Un bruit de crécelle coupa la parole au policier qui, fronçant les sourcils, saisit nerveusement le récepteur d’un téléphone accroché à ses côtés et l’appliqua à son oreille. Presque aussitôt sa physionomie prit une expression de stupeur qui se changea peu à peu en fureur… Les mots : « Diable !… Imbéciles… Naturellement !… C’était à prévoir… » sortirent de ses lèvres crispées d’un rictus de mépris. Son correspondant ayant sans doute fini de parler, il répondit :

— C’est bien. Le nécessaire va être fait. Avisez-moi de ce que vous aurez de nouveau ! Bonsoir !

Et, d’un geste brusque, le policier raccrocha l’appareil.

Morsith, l’air interrogateur, attendait :

— Dites à Peter Craingsby de venir me voir… Allez !

Le secrétaire dut obéir, malgré son désir d’être renseigné. Il eut un : « Bien, chef ! » et disparut.

Quelques instants se passèrent pendant lesquels Mollescott, en proie à une grande nervosité, ne cessa de tambouriner sur son bureau. Enfin deux coups légers retentirent contre la porte, et, sur l’invitation du chef de la sûreté, Peter Craingsby entra.

Peter Craingsby passait pour le plus fin limier de l’État de Californie. Successivement marin, chef de gare, ingénieur dans une usine métallurgique, il s’était pris de passion pour le métier de policier.

Plusieurs criminels avaient été capturés grâce à son aide. Aussi, malgré son âge, avait-il été accepté d’emblée dans la police de San Francisco. Âgé de quarante ans, il en paraissait dix de moins, grâce à ses cheveux noirs dont une mèche caressait constamment son front haut et bombé, et à la vivacité du regard de ses yeux de jais.

Peter Craingsby portait la moustache coupée au ras de ses lèvres minces. Il avait le menton carré, le torse bien cambré et mesurait un mètre quatre-vingt.

En trois enjambées, il arriva contre le bureau de son chef. Il inclina la tête et attendit :

— Bonjour, Craingsby ! grogna Mollescott. John Strobbins vient de s’évader de la prison de Sacramento… Aucun détail. Il y était encore à midi lorsque le gardien lui a apporté à manger dans sa cellule. Et ce soir, il n’y est plus. Voilà ce que vient de me téléphoner le directeur de la prison qui a fait faire des fouilles des caves au toit sans trouver trace de notre homme. Je lui avais pourtant dit de se méfier ! Enfin ! Filez à Sacramento et tâchez de mettre la main sur notre oiseau !
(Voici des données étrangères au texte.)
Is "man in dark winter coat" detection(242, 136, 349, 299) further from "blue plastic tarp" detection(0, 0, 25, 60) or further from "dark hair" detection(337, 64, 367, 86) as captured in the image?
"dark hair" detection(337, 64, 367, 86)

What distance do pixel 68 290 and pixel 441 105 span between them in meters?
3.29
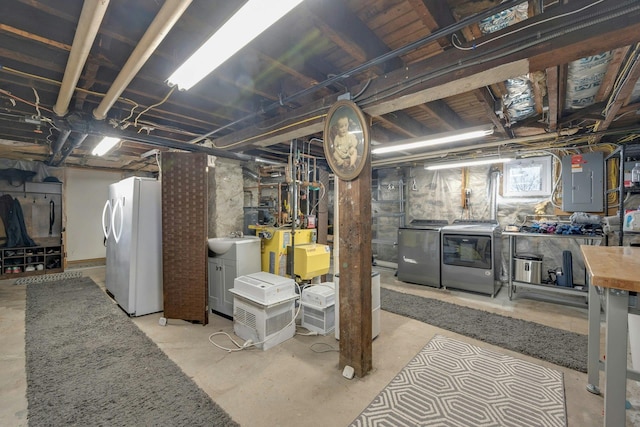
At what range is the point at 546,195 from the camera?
455 cm

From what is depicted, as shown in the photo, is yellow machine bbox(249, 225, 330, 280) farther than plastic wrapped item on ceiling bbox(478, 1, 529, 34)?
Yes

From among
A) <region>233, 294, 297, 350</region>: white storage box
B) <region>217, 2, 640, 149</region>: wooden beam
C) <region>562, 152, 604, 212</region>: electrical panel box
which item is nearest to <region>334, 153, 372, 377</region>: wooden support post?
<region>217, 2, 640, 149</region>: wooden beam

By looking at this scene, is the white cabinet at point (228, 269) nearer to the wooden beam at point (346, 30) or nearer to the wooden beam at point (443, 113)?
the wooden beam at point (346, 30)

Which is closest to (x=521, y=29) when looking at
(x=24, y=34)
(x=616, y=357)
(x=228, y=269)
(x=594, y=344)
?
(x=616, y=357)

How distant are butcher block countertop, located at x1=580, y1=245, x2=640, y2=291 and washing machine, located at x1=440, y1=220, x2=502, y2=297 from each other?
2.32 meters

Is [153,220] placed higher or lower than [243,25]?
lower

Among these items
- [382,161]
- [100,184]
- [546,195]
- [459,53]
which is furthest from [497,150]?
[100,184]

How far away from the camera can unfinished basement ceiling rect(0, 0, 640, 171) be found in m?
1.50

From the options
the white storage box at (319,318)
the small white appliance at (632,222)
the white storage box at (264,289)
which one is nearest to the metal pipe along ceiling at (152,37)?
the white storage box at (264,289)

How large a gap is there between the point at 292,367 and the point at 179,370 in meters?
0.97

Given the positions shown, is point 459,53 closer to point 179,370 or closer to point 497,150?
point 179,370

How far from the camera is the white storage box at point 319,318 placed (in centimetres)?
298

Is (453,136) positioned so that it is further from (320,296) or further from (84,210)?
(84,210)

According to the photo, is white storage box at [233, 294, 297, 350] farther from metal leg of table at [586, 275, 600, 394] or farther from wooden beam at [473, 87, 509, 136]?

— Je pars de suite ! Quand même Strobbins est un malin.

— Et le directeur de Sacramento, un naïf ! Au revoir, Craingsby !

— Au revoir, chef !

Quelques minutes plus tard, Peter Craingsby, installé dans un compartiment de première, filait à toute vapeur vers Sacramento. En une heure, il y arrivait.

Passant inaperçu au milieu de la foule qui circulait, fiévreuse, dans les rues enténébrées, Peter Craingsby se dirigea vers la prison tout en réfléchissant à sa mission. Il connaissait John Strobbins et se rendait parfaitement compte des difficultés qu’il rencontrerait pour s’en emparer.

Sans même s’en apercevoir, tant il était préoccupé, il arriva devant la porte de fer de la prison de l’État de Californie. Il sonna. La porte s’entr’ouvrit et le guichetier, reconnaissant le policier, le fit entrer.

— Conduisez-moi auprès de M. Smithson ! ordonna Craingsby.

Le guichetier siffla. Un gardien arriva qui fit signe au policier de le suivre.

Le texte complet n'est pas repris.